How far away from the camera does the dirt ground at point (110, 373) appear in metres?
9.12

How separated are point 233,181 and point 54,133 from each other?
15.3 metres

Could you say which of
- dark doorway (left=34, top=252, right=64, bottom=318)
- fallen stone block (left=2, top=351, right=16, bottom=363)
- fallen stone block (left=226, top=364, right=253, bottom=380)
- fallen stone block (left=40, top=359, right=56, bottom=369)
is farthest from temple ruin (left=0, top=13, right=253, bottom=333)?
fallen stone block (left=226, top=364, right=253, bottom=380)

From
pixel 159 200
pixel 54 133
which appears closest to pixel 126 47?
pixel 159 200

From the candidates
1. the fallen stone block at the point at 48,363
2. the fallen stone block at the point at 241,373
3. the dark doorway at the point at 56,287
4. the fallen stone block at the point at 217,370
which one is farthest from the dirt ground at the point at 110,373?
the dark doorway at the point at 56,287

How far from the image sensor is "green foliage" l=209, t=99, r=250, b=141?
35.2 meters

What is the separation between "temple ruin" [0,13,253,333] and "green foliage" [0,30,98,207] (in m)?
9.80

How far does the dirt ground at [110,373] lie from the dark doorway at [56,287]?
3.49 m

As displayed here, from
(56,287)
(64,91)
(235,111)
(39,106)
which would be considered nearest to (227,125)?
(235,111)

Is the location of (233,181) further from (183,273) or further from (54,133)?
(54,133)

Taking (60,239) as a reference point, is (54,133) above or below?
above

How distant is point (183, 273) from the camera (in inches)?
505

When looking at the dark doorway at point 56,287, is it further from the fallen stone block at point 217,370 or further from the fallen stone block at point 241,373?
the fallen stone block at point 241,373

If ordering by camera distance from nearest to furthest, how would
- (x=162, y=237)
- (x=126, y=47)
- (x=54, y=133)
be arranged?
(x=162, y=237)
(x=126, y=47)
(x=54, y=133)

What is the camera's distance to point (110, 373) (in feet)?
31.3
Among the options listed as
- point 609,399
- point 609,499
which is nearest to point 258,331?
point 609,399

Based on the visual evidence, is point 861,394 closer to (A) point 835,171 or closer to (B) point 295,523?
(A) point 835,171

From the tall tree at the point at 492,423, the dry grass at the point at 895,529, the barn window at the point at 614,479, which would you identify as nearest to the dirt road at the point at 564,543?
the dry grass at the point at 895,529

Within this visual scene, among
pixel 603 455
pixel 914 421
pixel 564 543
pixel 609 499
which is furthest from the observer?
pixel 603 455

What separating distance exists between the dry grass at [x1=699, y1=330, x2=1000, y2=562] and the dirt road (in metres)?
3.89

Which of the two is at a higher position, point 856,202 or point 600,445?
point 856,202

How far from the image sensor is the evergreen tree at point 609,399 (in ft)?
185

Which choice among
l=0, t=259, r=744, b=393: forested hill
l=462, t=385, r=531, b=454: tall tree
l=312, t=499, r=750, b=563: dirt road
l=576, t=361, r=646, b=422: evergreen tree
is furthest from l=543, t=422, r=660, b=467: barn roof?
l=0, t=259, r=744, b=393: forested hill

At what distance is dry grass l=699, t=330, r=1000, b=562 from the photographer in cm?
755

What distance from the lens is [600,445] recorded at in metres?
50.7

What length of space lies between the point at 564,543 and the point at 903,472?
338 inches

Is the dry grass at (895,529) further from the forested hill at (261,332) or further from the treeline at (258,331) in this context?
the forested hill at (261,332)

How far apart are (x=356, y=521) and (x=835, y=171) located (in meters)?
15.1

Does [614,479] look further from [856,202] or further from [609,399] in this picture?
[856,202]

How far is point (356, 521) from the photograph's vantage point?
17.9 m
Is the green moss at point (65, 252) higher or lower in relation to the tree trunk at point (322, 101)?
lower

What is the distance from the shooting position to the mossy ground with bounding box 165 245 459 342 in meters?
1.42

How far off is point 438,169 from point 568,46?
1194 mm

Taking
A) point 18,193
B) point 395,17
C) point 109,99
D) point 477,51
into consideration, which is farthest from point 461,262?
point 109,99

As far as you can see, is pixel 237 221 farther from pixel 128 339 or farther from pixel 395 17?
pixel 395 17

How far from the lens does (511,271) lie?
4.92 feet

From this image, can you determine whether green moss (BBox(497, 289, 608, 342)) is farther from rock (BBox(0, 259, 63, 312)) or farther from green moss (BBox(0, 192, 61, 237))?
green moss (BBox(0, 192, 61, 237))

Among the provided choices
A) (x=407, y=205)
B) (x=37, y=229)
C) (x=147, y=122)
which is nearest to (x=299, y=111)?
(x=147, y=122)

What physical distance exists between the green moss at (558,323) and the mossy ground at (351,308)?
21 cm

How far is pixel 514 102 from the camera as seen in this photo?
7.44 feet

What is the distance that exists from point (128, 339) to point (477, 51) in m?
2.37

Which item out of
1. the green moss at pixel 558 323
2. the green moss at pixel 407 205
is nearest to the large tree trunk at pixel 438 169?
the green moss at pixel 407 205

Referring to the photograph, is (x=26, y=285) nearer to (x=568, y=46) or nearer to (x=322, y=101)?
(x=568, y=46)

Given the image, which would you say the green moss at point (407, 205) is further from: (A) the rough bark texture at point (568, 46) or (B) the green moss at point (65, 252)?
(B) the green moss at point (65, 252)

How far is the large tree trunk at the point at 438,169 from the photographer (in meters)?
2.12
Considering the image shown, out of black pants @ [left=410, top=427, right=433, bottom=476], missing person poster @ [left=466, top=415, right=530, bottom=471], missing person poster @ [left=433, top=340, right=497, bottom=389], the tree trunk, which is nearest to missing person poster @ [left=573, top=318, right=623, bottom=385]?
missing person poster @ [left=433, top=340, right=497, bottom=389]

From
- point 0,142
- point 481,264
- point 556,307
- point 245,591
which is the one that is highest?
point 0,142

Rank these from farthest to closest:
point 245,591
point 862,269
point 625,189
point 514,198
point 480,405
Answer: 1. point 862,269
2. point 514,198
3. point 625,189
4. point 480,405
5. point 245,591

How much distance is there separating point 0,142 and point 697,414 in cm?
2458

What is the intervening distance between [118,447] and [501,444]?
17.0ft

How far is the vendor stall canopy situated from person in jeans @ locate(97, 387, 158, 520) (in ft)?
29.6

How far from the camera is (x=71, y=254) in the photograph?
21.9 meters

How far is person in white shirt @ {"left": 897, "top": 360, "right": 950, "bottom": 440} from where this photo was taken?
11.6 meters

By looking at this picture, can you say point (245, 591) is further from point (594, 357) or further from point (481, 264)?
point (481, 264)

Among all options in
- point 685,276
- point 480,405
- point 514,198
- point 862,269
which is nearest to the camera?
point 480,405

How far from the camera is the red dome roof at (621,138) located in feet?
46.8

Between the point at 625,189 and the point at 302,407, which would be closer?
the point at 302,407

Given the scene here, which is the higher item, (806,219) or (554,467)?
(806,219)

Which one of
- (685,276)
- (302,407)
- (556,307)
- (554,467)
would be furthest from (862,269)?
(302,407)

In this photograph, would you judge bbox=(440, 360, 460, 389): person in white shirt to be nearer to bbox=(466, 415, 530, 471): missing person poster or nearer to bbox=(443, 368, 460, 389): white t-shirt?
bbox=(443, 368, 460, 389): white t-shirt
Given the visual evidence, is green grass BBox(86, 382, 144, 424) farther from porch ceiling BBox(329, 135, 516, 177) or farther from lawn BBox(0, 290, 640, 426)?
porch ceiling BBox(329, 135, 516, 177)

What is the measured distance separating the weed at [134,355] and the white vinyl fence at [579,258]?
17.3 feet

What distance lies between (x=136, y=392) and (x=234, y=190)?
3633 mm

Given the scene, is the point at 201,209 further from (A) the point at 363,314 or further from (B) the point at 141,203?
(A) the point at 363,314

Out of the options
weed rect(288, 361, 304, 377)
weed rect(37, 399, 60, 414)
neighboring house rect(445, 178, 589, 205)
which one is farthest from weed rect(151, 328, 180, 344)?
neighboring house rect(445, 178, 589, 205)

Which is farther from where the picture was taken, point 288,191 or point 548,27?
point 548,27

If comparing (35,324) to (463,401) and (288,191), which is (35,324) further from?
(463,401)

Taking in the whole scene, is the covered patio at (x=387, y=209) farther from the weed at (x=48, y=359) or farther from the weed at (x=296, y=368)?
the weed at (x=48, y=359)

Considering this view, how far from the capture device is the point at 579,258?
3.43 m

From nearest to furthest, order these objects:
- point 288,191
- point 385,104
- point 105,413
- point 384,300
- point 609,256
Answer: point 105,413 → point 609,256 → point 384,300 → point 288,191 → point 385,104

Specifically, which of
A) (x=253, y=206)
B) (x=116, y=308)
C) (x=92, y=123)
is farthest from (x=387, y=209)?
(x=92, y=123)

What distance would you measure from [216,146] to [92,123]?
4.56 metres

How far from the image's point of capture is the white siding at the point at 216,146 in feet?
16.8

——————————

> **WHAT THIS TASK INVOLVES**:
Please print the listing above exactly as it appears, from the line containing "What distance would" through the last line of the listing.

> **RESULT OF THIS TASK**:
What distance would you measure from [216,146] to [92,123]?
4.56 metres

How far from the image's point of capture is the white siding at the point at 216,146 in feet?
16.8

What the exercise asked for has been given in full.